** WORK TO COMPLETE **
Exactly as written, print each record in the listing.
====== DATA EXCERPTS ======
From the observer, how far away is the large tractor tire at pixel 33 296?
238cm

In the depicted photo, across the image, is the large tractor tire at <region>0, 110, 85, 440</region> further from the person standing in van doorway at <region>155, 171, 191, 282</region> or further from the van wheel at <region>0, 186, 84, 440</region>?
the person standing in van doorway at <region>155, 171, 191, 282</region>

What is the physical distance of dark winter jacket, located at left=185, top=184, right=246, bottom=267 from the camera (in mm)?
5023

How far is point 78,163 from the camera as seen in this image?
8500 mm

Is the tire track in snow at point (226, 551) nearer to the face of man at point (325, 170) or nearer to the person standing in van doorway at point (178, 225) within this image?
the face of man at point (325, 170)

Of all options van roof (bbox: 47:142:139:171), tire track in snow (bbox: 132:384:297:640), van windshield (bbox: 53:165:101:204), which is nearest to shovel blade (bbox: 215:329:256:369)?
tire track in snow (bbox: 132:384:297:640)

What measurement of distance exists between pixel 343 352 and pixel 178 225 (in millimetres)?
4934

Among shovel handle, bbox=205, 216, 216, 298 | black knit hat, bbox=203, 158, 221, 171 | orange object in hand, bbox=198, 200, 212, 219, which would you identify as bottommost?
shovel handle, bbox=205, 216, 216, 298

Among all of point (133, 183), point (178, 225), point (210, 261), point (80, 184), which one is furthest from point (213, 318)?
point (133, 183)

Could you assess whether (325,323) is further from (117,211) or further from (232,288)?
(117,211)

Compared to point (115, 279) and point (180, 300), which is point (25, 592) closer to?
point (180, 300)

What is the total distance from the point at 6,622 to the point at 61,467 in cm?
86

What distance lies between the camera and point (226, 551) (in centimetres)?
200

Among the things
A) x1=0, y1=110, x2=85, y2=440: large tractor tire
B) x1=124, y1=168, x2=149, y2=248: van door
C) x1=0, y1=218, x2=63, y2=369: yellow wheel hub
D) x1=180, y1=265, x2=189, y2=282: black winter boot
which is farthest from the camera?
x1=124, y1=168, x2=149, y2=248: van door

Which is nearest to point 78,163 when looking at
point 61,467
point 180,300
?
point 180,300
======
** FINISHED TASK **
From the observer, how far away is the large tractor tire at pixel 33 296?
238cm

In the depicted photo, across the image, is the large tractor tire at <region>0, 110, 85, 440</region> further from the person standing in van doorway at <region>155, 171, 191, 282</region> or further from the van wheel at <region>0, 186, 84, 440</region>?
the person standing in van doorway at <region>155, 171, 191, 282</region>

What is the physical distance of dark winter jacket, located at left=185, top=184, right=246, bottom=267 from the camera (in mm)?
5023

How far is point 78,163 from the camera as seen in this image?
8500 mm

Is the tire track in snow at point (226, 551) nearer to the face of man at point (325, 170) or nearer to the person standing in van doorway at point (178, 225) within this image?
the face of man at point (325, 170)

Of all options van roof (bbox: 47:142:139:171), tire track in snow (bbox: 132:384:297:640), van windshield (bbox: 53:165:101:204), which is nearest to shovel blade (bbox: 215:329:256:369)?
tire track in snow (bbox: 132:384:297:640)

What measurement of distance exists between pixel 343 352 and pixel 178 225 (in millimetres)?
4934

Among shovel handle, bbox=205, 216, 216, 298 | black knit hat, bbox=203, 158, 221, 171 | orange object in hand, bbox=198, 200, 212, 219, which would you identify as bottommost?
shovel handle, bbox=205, 216, 216, 298

Among all of point (133, 183), point (178, 225), point (210, 261), point (80, 184), which one is furthest from point (213, 318)?
point (133, 183)

Could you assess whether (325,323) is further from (117,211) or further from (232,288)?
(117,211)

Compared to point (115, 279) and point (180, 300), which is point (25, 592) closer to?
point (180, 300)

What is the total distance from the point at 6,622 to the point at 61,467 in cm?
86

What distance lies between the camera and point (226, 551) (in centimetres)?
200

Among the things
A) x1=0, y1=110, x2=85, y2=440: large tractor tire
B) x1=124, y1=168, x2=149, y2=248: van door
C) x1=0, y1=218, x2=63, y2=369: yellow wheel hub
D) x1=180, y1=265, x2=189, y2=282: black winter boot
which is farthest from the camera?
x1=124, y1=168, x2=149, y2=248: van door

Which is nearest to point 78,163 when looking at
point 61,467
point 180,300
?
point 180,300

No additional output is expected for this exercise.